**Requirement 1**: Reproduce from the text on Access database stability the passage starting with "Try the decompile" and going on through "database being corrupted.".
**Requirement 2**: In the text on Access database stability, which steps should follow the decompile?
**Requirement 3**: Extend the text on Access database stability, picking up after its last sentence.

**Selected text**:

/---

If it is crashing a lot then you might want to try a decompile on the DB and/or making a new database and copying all the objects over to the new container.
Try the decompile first, to do that just add the /decompile flag to the startup options of your DB for example
“C:\Program Files\access\access.mdb” “C:\mydb.mdb” /decompile
Then compact, compile and then compact again
EDIT:
You cant do it without access being installed but if it is just storing data then a decompile will not do you any good. You can however look at jetcomp to help you with you compacting needs
support.microsoft.com/kb/273956
There is a prevailing opinion that regards Access as an unreliable backend database for concurrent use, especially for more than 20 concurrent users, due to the tendency of the database being corrupted.
There is a minority opinion that says an Access database backend is perfectly stable and performant, provided that:
Your network has no problems, and
You write your program correctly.
My question is very specific: what does "Write your program correctly" mean? What are the requirements that you have to follow in order to prevent the database from being corrupted?
Edit: To be clear: The database is already split. Assume less than 25 users. I'm not interested in performance considerations, only database stability.

\---

**Record extracts**:
/---

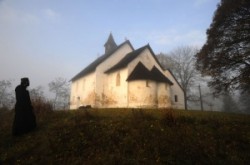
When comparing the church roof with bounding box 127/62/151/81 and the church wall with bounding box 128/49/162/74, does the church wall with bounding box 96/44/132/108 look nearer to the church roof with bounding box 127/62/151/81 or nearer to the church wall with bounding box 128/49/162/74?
the church wall with bounding box 128/49/162/74

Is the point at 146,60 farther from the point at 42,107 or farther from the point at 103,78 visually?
the point at 42,107

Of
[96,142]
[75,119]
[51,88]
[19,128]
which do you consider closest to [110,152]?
[96,142]

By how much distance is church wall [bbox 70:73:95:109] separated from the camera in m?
29.3

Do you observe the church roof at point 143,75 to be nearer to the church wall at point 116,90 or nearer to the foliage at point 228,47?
the church wall at point 116,90

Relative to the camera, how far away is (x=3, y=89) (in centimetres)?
4844

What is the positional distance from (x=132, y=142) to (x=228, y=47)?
380 inches

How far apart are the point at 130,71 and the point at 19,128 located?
16.9 meters

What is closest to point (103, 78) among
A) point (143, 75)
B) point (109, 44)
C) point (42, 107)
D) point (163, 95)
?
point (143, 75)

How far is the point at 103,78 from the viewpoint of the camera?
28.8 m

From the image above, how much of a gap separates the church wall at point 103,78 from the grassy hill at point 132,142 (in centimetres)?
1641

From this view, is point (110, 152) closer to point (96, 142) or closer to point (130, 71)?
point (96, 142)

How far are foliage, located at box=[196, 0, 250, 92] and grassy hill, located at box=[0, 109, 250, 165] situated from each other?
3662mm

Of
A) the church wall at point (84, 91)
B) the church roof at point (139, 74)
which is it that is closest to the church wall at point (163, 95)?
the church roof at point (139, 74)

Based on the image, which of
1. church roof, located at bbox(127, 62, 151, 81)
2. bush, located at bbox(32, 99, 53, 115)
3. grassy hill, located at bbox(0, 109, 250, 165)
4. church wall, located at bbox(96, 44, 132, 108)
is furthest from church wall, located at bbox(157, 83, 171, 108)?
bush, located at bbox(32, 99, 53, 115)
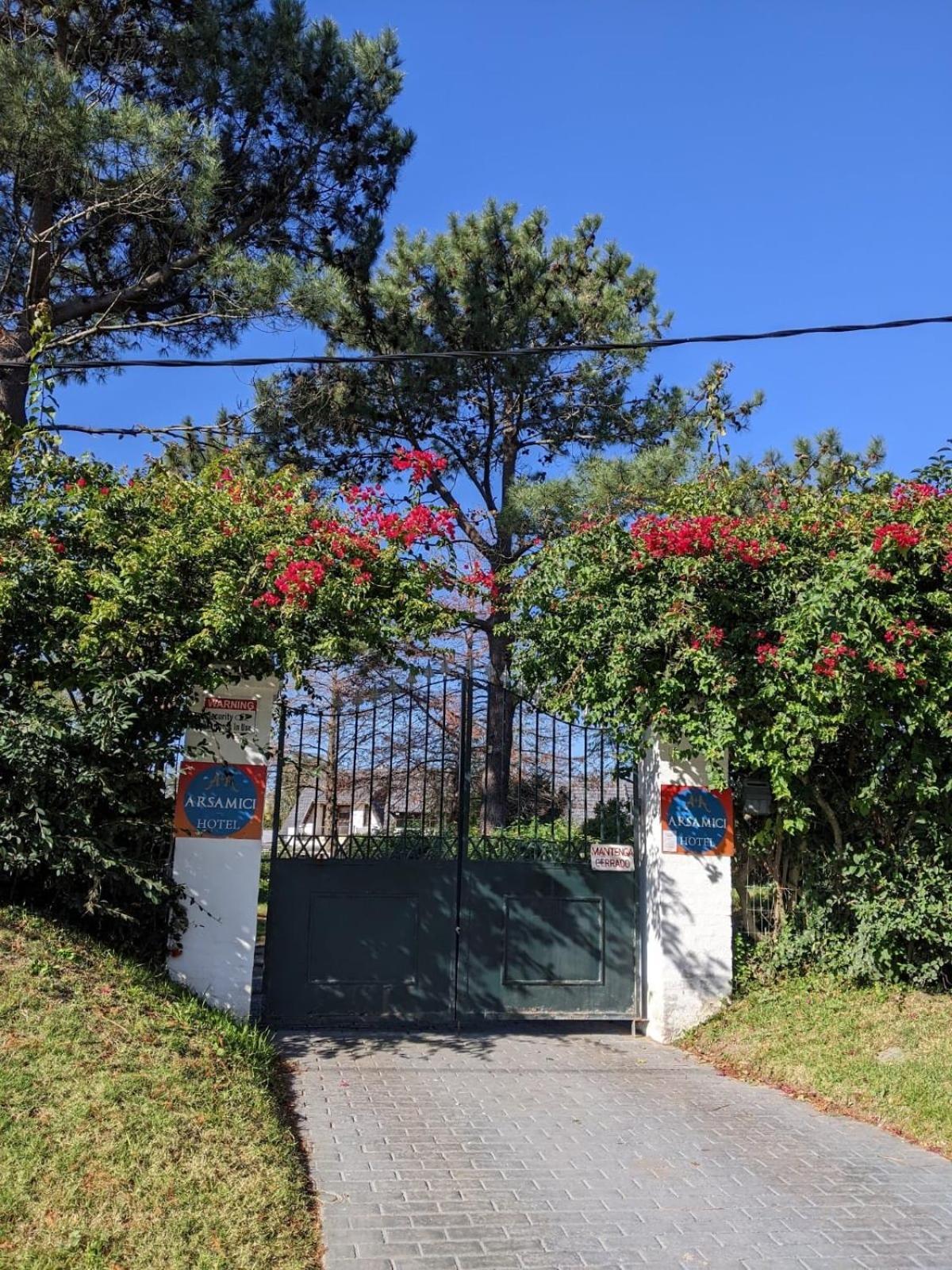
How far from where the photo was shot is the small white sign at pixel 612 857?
8695 mm

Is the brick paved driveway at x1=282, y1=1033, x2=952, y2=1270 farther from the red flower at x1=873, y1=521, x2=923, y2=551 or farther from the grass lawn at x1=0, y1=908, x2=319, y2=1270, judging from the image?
the red flower at x1=873, y1=521, x2=923, y2=551

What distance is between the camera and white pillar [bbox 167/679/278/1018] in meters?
7.43

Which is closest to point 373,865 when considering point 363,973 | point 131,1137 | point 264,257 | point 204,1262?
point 363,973

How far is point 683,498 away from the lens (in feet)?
28.6

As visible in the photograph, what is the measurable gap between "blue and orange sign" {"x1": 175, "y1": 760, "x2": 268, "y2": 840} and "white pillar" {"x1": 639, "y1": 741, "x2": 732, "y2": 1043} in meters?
3.36

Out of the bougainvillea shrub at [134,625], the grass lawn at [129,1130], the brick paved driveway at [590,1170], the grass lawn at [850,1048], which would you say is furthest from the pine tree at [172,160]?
the grass lawn at [850,1048]

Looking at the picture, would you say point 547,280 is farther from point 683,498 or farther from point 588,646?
point 588,646

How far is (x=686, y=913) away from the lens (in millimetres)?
8359

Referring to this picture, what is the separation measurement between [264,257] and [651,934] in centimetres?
803

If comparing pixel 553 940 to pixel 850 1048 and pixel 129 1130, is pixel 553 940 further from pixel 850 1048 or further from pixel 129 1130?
pixel 129 1130

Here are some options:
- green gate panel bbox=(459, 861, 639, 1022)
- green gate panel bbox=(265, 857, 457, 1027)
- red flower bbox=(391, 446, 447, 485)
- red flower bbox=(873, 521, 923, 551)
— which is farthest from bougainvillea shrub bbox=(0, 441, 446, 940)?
red flower bbox=(873, 521, 923, 551)

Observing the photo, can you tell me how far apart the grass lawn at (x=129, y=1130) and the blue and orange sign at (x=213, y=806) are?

\---

**Task answer 1**:
Try the decompile first, to do that just add the /decompile flag to the startup options of your DB for example
“C:\Program Files\access\access.mdb” “C:\mydb.mdb” /decompile
Then compact, compile and then compact again
EDIT:
You cant do it without access being installed but if it is just storing data then a decompile will not do you any good. You can however look at jetcomp to help you with you compacting needs
support.microsoft.com/kb/273956
There is a prevailing opinion that regards Access as an unreliable backend database for concurrent use, especially for more than 20 concurrent users, due to the tendency of the database being corrupted.

**Task answer 2**: Compact, compile, and then compact again.

**Task answer 3**:
If you’re looking for great example of what programming practices you need to avoid, number one on the list is generally that of NOT running a split database. Number two is not placing the front end on each computer.
For example the above poster had all kinds of problems, but you can darn your bet that their failing was either that they didn’t have the databae split, or they weren’t placing the software (front end) on each computer.
As for the person having to resort to some weird locking mechanism, that’s kind of strange and not required. Access (actually the JET data engine, now called ACE) has had a row locking feature built in since office 2000 came out.
I’ve been deploying applications written access commercially for about 12 years now. In all those years I had one corruption occur from ONE customer.
Keep in mind that before Microsoft started pushing and selling SQL server, they rated the JET database engine for about 50 users. While my clients don't have problems, in 9 out of 10 cases when someone has a probem you find number one on the list is that they failed to split the database, or they’re not installing the front in part on each computer.
As for coding Techniques or tips? Any program design that you build and make it in which a reduced number of records are loaded into the form is a great start in your designs. In other words you never want to just simply throw up a form attached to a large table without restricting the the records to be loaded into the form. This is probably the number one tip I can give here.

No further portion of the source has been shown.